That being said, when I went up to Mountain View for a ROS meet up with my mentor, he said to me at the end of the evening that he felt that I fit right in, which meant a lot to me.

How were you able to apply lessons learned in MSR to the internship?

I got extremely lucky in that my Winter quarter project served as a fantastic introduction to what I would be doing for my internship, though of course, I didn't know it back then. When I was choosing my project I had just discovered an interest in underwater robots, so I stumbled upon the UUV Sim while looking into how ROS was used for underwater robots. Therefore, my project was basically to get familiar with UUV Sim and use it to implement an underwater plume-tracking algorithm. And because of all the source code that I looked through for UUV Sim, as a positive side effect, I got a lot more familiar with how ROS itself worked, which proved to be useful for my internship, especially for giving a final presentation on my project.

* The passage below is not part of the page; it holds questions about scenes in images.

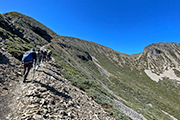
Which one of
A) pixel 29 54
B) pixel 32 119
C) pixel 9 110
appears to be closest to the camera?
pixel 32 119

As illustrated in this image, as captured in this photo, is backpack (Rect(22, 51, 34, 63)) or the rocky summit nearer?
the rocky summit

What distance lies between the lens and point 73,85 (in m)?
13.7

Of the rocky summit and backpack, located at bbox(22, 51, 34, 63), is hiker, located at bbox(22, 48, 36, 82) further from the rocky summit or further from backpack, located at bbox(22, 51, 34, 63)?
the rocky summit

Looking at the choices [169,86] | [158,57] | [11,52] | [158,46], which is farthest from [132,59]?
[11,52]

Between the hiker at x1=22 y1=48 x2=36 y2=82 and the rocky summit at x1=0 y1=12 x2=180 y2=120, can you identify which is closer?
the rocky summit at x1=0 y1=12 x2=180 y2=120

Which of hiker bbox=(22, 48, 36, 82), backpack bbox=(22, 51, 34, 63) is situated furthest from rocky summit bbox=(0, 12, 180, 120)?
backpack bbox=(22, 51, 34, 63)

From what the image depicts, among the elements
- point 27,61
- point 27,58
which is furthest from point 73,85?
point 27,58

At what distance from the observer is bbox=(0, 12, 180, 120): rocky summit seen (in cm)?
558

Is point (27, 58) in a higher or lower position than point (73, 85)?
higher

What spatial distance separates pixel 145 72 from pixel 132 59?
2936cm

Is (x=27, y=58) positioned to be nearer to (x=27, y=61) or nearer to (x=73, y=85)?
(x=27, y=61)

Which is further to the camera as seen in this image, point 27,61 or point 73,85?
point 73,85

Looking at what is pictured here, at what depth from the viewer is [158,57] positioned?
359 ft

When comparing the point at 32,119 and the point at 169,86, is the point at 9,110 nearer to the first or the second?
the point at 32,119
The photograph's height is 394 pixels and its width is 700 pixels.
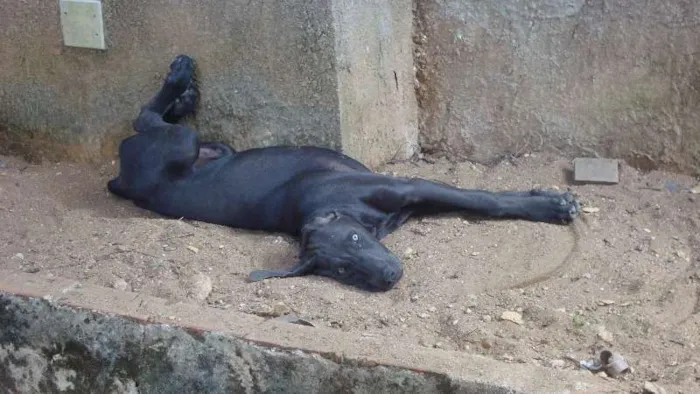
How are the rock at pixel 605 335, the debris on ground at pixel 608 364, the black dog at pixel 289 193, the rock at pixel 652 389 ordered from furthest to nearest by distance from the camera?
1. the black dog at pixel 289 193
2. the rock at pixel 605 335
3. the debris on ground at pixel 608 364
4. the rock at pixel 652 389

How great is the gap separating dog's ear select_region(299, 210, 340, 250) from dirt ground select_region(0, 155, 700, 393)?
0.43 feet

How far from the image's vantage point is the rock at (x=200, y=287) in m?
3.67

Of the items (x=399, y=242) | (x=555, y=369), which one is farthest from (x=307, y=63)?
(x=555, y=369)

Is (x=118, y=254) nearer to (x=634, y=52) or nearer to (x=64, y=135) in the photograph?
(x=64, y=135)

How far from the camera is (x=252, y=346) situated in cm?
313

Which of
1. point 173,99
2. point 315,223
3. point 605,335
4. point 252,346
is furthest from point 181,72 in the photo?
point 605,335

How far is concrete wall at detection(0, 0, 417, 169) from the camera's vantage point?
14.5ft

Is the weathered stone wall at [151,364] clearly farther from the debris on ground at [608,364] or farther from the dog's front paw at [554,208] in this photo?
the dog's front paw at [554,208]

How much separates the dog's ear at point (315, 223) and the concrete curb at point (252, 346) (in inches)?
28.9

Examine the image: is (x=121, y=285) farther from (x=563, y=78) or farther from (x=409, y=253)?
(x=563, y=78)

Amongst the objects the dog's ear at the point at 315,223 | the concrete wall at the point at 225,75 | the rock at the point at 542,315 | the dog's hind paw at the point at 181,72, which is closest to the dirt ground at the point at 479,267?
the rock at the point at 542,315

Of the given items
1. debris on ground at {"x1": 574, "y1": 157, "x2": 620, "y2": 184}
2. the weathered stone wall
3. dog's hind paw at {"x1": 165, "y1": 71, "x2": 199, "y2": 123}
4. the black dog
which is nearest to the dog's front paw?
the black dog

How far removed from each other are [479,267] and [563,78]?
1.20 metres

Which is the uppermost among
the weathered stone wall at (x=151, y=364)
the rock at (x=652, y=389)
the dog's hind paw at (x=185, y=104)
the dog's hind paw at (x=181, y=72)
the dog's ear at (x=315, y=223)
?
the dog's hind paw at (x=181, y=72)
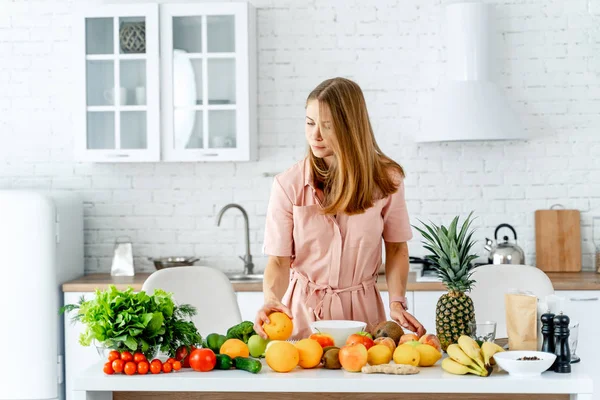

How did your internship tie into your final project?

At the ROS meetup mentioned earlier, I met a few engineers who were working on integrating ROS2 into a BlueROV2, a commercial underwater remotely-operated vehicle. This was extremely serendipitous since my final project essentially is integrating ROS into a BlueROV2 to create an underwater robot platform for Dr. Mitra Hartmann's lab to use in their experiments. So now I have some people that I can ask for help and advice for my final project.

In what way do you think your internship experience will impact the rest of your time in MSR as well as your career after graduation?

I would say that my time at MBARI really focused my career interests. That being said, underwater robotics is already a fair niche application of robotics and I want to work in a research-oriented setting, which limits options even further. It'll certainly be more difficult to fulfill these conditions, but I'm happy that I've found what I want to do.

Why do you think the internship opportunity is important to the overall MSR experience?

As graduate students, we're expected to have or develop specializations in our major. I think an internship serves to hone our specialties by adding another facet to our experiences. It's one thing to take a bunch of classes and do a project on a specialty, and something else to actually put it to use for a company or organization. In cases like mine, it can serve to affirm a specialty that I have chosen.